In June 2013, Boise journalist Nathaniel Hoffman and writer Nicole Salgado, who now lives in Mexico, entered the United States Capitol building in Washington D.C. with two suitcases and started going door to door. Their mission: to deliver a copy of their book Amor and Exile: True Stories of Love across America’s Borders to all 535 members of the United States Congress. The book weaves Hoffman’s traditional reporting with Salgado’s personal narrative of her life as an American citizen who was forced to leave her country in order to preserve her family.

“We spent two days delivering the books,” said Hoffman, who edits Boise State University’s online journal of popular scholarship, The Blue Review. “When the representatives realized we were the actual authors, they came out of their offices and engaged with us. We had an opportunity to tell them our ideas about immigration. Once we know someone in this situation, it is easier for us to understand the real issue – it’s the same for members of Congress and their staff. They need to meet people like Nicole who are affected and disenfranchised by their laws.”

Hoffman and Salgado first met at Cornell University where Hoffman majored in African Studies. Their friendship continued when they were both living in California, where Hoffman covered immigration issues for the Contra Costa Times and Salgado met her future husband Margo, an undocumented Mexican immigrant. “I got interested in this issue because immigration is all sound bite journalism,” Hoffman said. “Nicole was actually living this. I wanted to get beyond the sound bites – to tell the stories of American citizens who were impacted by immigration laws.”

What Hoffman learned surprised him. Like most Americans, he assumed that an American citizen could bring a foreign-born spouse into the country. But since the Illegal Immigration Reform and Immigrant Responsibility Act of 1996, that has not been the case for many couples.

While researching the book, Hoffman traveled to Mexico to get both sides of these poignant and painful stories.
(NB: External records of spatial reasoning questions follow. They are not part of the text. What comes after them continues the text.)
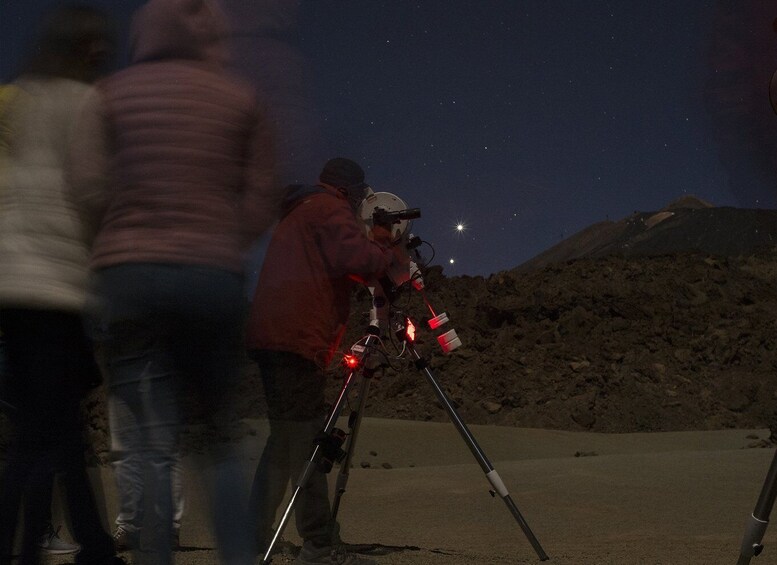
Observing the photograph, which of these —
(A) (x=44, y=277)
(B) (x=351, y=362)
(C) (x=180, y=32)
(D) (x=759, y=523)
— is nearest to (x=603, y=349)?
(B) (x=351, y=362)

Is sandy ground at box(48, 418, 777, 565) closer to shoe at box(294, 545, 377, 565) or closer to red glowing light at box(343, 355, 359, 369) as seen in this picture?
shoe at box(294, 545, 377, 565)

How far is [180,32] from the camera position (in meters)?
2.45

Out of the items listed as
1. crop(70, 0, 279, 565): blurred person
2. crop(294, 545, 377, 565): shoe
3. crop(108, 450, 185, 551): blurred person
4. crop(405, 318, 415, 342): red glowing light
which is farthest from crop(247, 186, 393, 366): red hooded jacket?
crop(70, 0, 279, 565): blurred person

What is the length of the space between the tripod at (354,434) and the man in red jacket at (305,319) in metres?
0.09

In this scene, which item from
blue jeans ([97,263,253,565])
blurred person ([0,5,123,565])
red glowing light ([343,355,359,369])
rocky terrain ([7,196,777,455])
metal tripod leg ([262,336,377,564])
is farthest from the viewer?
rocky terrain ([7,196,777,455])

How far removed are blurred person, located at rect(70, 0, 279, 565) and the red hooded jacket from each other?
1.14m

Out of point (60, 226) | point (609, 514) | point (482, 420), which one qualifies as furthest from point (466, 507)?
point (482, 420)

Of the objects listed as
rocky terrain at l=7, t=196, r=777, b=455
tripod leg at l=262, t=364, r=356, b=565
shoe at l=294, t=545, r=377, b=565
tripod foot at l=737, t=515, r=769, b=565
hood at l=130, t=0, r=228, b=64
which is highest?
hood at l=130, t=0, r=228, b=64

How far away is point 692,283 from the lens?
82.3ft

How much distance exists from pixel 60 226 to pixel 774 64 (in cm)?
180

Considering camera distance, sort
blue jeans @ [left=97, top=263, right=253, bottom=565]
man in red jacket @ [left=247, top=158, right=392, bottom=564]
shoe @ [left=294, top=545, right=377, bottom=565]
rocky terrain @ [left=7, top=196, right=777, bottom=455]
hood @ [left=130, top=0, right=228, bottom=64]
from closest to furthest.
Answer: blue jeans @ [left=97, top=263, right=253, bottom=565] → hood @ [left=130, top=0, right=228, bottom=64] → man in red jacket @ [left=247, top=158, right=392, bottom=564] → shoe @ [left=294, top=545, right=377, bottom=565] → rocky terrain @ [left=7, top=196, right=777, bottom=455]

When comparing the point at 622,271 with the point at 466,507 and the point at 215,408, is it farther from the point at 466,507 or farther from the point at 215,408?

He was particularly moved by the story of Veronica, a woman who lives in Canyon County, and her husband Juan, who has a 20-year ban from entering the United States and, as a result, now lives apart from his wife and children in Michoacan, Mexico. “Her husband was deported, and she was a single mother overnight,” Hoffman says. “They had no time to plan. They had a normal life in Nampa together (he was supporting her and the family) and now she is on welfare, struggling to raise her daughters alone.”

Hoffman and Salgado decided to write a book together in 2010. Three years later, just as immigration reform sound bites started to dominate the news again, they completed Amor and Exile and decided to crowd-fund its publication. They raised more than $12,000 with an IndieGoGo campaign, enabling them to print 1000 copies of the book and make their trip to
Washington D.C.

Hoffman and Salgado plan to take their message to corporate America next, providing a copy of the book to CEOs. “The stories are hard for people to tell, because the stakes are so high,” Hoffman says. “Your family could be split apart.” Still, he hopes that their book will provide a meaningful context for the immigration conversation. “These are real couples, real stories,” he says.